### Task to carry out
Which lines in the entries below contain the string "empty"? Pick them out and copy each one in full.

### Data provided
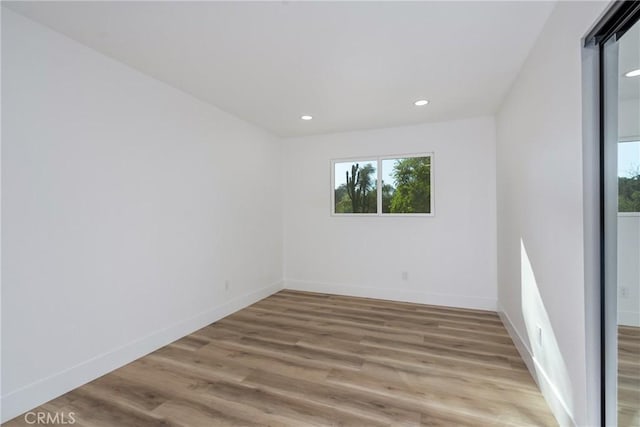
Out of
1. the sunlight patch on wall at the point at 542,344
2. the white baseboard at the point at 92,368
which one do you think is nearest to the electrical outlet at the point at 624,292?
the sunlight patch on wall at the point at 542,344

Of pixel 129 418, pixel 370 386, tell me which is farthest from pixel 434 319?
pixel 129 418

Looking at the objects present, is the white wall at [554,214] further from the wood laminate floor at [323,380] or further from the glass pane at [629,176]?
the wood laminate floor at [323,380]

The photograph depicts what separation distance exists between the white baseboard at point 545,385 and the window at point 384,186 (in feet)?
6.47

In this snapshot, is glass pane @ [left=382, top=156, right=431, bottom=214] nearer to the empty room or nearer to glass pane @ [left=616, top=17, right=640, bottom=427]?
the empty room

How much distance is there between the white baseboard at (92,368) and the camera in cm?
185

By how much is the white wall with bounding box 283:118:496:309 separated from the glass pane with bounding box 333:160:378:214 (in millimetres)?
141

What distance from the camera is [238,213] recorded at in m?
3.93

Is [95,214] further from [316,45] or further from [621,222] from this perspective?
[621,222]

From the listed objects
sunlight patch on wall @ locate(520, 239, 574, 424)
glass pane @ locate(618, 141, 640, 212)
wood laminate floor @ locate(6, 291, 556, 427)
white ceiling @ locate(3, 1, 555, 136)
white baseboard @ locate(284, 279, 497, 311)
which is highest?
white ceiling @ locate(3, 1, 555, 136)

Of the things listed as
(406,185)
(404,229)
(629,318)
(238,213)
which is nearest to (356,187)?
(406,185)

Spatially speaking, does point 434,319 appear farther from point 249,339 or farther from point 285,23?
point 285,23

==

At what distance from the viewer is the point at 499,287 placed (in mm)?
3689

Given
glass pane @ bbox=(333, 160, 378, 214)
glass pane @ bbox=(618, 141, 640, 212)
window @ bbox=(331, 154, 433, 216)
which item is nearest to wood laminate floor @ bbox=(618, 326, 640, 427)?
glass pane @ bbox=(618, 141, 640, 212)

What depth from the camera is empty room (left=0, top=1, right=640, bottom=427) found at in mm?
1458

### The result
In this snapshot, is glass pane @ [left=382, top=156, right=431, bottom=214] nearer to the empty room or nearer to glass pane @ [left=616, top=17, right=640, bottom=427]?
the empty room
What depth from the camera is empty room (left=0, top=1, right=640, bottom=427) found at in mm?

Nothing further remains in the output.